On Ibogaine’s Challenge & Direct Experience: (13:02)
“It's a direct experience. There's some friction going between our baseline state and the state it's asking us to be in for a while.”
– Jonathan
On Executive Orders & Policy: (21:18)
“It's definitely a PR victory. What else it is, we’re going to watch it play out. The one thing it’s done is signal to federal agencies and embolden people to take a closer look.”
– Jonathan
On Healing, Not Magic Bullets: (46:03)
“No one I’ve talked to has found the magic button that removes all work. There’s tools that can accelerate it...but this is not a magic potion.”
– Andy
On Flow States After Service: (97:00)
“It's detachment...a state of 100% pure presence in the moment, past/future gone.”
– Andy
On Ibogaine as Rite of Passage, Not Cure: (62:25)
“It's contextualized in Africa as an initiation...we're missing a framework for that. It's not evidence-based medicine. It's culture.”

= = =

Action item A →
Answer these questions from the ibogaine quotes:
(i) Which speaker is credited with the quote under "On Healing, Not Magic Bullets"?
(ii) What timestamp appears next to "On Executive Orders & Policy"?
(iii) According to the final quote, where is ibogaine contextualized as an initiation?
Action item B →
Write the next part of the ibogaine quotes, starting right after the final quote.
You will not need the rows for this work.

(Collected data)
= = =

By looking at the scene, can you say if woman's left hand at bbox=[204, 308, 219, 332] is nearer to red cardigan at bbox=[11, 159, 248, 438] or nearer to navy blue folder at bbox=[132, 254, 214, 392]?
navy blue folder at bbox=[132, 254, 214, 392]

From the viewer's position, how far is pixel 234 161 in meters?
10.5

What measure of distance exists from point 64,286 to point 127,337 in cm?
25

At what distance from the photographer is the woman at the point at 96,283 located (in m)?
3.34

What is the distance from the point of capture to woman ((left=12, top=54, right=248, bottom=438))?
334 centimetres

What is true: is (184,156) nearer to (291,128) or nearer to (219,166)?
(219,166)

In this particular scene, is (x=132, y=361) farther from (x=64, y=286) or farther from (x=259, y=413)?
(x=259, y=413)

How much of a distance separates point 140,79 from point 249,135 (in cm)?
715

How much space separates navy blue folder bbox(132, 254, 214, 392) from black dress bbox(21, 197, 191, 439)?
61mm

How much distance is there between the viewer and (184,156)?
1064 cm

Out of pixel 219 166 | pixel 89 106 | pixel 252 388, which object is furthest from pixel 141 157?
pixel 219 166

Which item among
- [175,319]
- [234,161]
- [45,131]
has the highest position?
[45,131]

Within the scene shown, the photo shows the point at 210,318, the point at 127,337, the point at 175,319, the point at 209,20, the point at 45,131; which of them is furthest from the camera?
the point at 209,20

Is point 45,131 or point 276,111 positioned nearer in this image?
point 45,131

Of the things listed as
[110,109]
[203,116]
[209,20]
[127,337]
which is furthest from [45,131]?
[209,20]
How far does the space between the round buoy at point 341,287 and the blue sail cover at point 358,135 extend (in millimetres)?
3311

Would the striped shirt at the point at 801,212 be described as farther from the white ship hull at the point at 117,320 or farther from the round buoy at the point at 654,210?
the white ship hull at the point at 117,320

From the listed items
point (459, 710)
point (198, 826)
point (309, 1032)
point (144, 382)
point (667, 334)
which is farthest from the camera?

= = =

Exercise output A →
(i) Andy
(ii) 21:18
(iii) Africa

Exercise output B →
– Jonathan
On Agency & Mental Health: (121:22)
“We cannot write out the issue of personal agency. A lot of what depression is, is realizing we’re not getting the kind of meaning we hope for. We have to be able to look at agency and how people approach things.”
– Jonathan
This summary covers the substantive conversation—skipping all ads, the musical intro, and outro. For anyone seeking a rich, detailed understanding of ibogaine therapy’s promise and reality, and its unique resonance with the veteran community, this episode offers insight, caution, and hope.